** TEXT SHOWN **
+ + + +
Earth Day, April 22, 2012

Easter III, Year B

Acts 3:12-19

Psalm 4

1 John 3:1-7

Luke 24:36b-48

We are witnesses of these things, in the name of the Creator, the Redeemer and the Sanctifier. Amen. Please be seated.

 

Today is Easter three and while egg dying kits are 90% off at CVS, and Cadbury eggs are getting harder and harder to find again, while the rest of the world –in the northern hemisphere anyway- is looking towards summer, it is easy to forget that we celebrate Eastertide for seven weeks! 50 days!  It’s longer than Lent. We forget that the Resurrection is still new.

 

Luke’s Gospel passage today ends with this statement, You are witnesses of these things. The same call is echoed in Acts, in Peter’s proclamation to the Jews that they themselves are witnesses to the life and death of Jesus… and now these Christians, these new voices in the religious landscape, they stand as witness to the Resurrection of Jesus.

 

We – you, me, everyone here preparing for ministry, those of us already out there, engaging with others…we are witnesses of these things. Witnesses to the risen Christ!  Witnesses to the power of the Divine in our lives, to the abundance of Creation, to the power of the Holy Spirit to bind us together, to infuse all around us with the sacred. We are the witnesses of God but we forget the Resurrection is still new.

 

That for these followers of Jesus in our Gospel this morning, for the Petrine and Pauline Christians of Acts, and even somewhat for the Johannine communities in 1st John, the Resurrection of Christ is a startling act –a new thing totally upending their concepts of reality, of God’s presence in their lives and of what true power, community and kingship of God might mean.

 

It’s terrifying, really. To witness such things…

 

Today is also Earth Day. Just over 40 years ago, this day of celebration and care for our earth was established and today, it is marked in nearly 200 countries around the planet. In 2009, the UN proclaimed April 22nd International Mother Earth Day –our global culture has been awakening to the need to care for –to honor the earth. But for some, Earth Day is tinged with fear, with sadness. There is often a veneer of panic and desperation in the eyes of environmentalists. A tragic kind of witness…

 

Because for those of us who can see it, who believe climate science and public health data, who get the connection between exploiting and poisoning the resources of the developing world and justice for the poor and oppressed –for those of us who grieve the loss of species and fear for the stripping of the rain forests, we know that this awakening to care for the earth is crucial for our survival, for our thriving.

 

Do you know about the Maldives? “The Island President” is a 2011 documentary about the President of the Maldives, an archipelago of 2000 islands in the Indian Ocean. There is no spot on any of the Maldives land that is taller than I am. Right now, me… nothing more above sea level than my head. 16 of these islands will need to be evacuated this year in order for their citizens to not be drowned. As waters rise, the very existence of this tiny country is in jeopardy.  The Maldives are stunningly beautiful. And they may soon be wiped from existence.

 

It’s terrifying, really. To witness such things…

 

And so one of the dilemmas of looking at Creation, of the experiences of people of faith doing ecological work and with an environmental awareness is the fear, the grief, the despair that can be overwhelming. As Franciscan School of Theology professor Mary McGann says, “we are afraid to fall in love with the earth, for our hearts may be broken.” But sometimes, even more confusing and disorienting is our inability to articulate the connections between ecology and faith, the relationship between the Gospel and the Creation.
+ + + +
** DATA ENTRIES **

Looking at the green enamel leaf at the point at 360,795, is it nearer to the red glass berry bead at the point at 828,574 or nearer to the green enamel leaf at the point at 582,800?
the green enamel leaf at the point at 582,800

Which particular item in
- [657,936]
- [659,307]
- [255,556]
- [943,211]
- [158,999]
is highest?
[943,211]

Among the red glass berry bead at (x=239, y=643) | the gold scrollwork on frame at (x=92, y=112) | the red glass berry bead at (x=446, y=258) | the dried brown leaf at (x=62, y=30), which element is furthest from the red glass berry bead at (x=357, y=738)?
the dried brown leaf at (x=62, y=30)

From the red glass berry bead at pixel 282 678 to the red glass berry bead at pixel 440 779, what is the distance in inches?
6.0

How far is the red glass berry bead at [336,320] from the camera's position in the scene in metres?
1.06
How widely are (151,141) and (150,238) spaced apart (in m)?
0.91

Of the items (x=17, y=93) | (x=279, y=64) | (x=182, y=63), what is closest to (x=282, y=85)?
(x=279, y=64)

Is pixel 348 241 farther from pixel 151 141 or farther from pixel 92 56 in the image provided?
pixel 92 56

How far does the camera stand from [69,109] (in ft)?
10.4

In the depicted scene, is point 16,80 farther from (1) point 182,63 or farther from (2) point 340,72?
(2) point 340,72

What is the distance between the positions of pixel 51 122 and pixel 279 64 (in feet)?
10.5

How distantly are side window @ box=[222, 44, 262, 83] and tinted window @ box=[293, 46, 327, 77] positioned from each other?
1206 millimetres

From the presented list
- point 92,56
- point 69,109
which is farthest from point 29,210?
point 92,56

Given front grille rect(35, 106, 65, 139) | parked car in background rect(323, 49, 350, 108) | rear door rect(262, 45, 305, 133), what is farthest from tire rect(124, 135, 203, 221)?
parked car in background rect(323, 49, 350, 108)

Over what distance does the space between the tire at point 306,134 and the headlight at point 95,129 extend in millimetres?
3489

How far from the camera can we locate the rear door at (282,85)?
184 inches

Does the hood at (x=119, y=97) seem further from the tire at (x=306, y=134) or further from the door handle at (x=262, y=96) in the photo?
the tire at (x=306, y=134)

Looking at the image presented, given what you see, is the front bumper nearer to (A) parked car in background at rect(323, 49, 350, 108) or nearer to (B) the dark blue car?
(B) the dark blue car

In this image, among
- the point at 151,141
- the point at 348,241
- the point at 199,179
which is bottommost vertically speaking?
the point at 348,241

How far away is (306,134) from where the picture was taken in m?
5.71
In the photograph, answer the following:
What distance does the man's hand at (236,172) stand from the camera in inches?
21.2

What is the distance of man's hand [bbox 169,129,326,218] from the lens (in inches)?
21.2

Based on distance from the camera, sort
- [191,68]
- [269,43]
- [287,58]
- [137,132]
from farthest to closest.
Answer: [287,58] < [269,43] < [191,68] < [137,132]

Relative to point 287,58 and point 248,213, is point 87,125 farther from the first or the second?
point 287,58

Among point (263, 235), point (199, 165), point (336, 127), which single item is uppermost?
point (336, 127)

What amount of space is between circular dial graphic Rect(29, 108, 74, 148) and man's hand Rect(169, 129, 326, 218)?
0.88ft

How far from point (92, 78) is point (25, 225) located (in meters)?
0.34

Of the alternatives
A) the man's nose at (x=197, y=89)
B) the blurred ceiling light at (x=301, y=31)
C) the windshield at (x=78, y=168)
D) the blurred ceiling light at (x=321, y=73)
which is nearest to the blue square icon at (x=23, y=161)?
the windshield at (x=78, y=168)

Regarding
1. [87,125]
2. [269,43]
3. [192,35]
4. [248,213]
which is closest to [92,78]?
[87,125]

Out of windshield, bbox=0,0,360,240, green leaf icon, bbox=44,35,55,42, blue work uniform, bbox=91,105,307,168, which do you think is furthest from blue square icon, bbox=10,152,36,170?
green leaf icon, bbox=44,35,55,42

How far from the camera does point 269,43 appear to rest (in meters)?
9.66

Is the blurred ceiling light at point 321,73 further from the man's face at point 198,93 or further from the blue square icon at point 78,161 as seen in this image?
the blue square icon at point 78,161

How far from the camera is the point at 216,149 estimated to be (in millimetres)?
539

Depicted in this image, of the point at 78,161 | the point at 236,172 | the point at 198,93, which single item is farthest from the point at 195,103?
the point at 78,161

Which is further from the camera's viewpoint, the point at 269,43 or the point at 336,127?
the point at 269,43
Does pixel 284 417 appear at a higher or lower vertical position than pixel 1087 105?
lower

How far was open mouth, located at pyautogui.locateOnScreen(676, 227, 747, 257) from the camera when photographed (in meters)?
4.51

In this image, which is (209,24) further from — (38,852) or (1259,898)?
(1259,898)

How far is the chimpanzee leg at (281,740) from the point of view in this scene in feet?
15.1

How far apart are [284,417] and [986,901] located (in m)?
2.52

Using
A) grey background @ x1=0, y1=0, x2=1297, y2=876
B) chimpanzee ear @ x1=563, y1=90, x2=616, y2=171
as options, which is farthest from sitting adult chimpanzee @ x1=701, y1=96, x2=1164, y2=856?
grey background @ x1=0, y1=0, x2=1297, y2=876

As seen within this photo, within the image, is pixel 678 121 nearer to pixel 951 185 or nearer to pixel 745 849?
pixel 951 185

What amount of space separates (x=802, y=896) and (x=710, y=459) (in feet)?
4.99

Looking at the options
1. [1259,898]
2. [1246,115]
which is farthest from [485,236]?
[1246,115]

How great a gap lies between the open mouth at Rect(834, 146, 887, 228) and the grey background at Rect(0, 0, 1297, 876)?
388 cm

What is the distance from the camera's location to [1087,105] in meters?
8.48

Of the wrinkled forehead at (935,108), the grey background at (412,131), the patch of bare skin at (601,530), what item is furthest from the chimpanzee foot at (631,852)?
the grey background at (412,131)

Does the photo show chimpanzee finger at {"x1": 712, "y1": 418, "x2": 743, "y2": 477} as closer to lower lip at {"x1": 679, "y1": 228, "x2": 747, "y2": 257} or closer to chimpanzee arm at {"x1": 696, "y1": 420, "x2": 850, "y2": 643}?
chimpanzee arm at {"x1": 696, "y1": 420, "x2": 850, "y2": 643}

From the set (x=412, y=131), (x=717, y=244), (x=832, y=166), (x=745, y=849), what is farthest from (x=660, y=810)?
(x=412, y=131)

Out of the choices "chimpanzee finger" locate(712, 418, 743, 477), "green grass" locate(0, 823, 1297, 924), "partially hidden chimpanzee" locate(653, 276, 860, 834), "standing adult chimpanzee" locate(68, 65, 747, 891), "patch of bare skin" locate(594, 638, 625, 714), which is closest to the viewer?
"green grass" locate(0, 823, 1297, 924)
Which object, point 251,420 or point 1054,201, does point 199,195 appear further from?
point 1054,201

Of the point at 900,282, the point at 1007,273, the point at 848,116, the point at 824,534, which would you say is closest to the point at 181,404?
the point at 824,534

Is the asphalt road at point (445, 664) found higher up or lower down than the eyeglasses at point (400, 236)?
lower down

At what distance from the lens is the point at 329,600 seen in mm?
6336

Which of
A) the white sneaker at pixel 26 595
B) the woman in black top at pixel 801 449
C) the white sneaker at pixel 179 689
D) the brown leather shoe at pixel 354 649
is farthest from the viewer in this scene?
+ + + +
** WORK TO DO **
(A) In what year does the Earth Day sermon say the UN proclaimed April 22nd International Mother Earth Day?
(B) Reproduce the Earth Day sermon word for word from "Easter III, Year" to "Please be seated.".

** TASK ANSWERS **
(A) 2009

(B)
Easter III, Year B

Acts 3:12-19

Psalm 4

1 John 3:1-7

Luke 24:36b-48

We are witnesses of these things, in the name of the Creator, the Redeemer and the Sanctifier. Amen. Please be seated.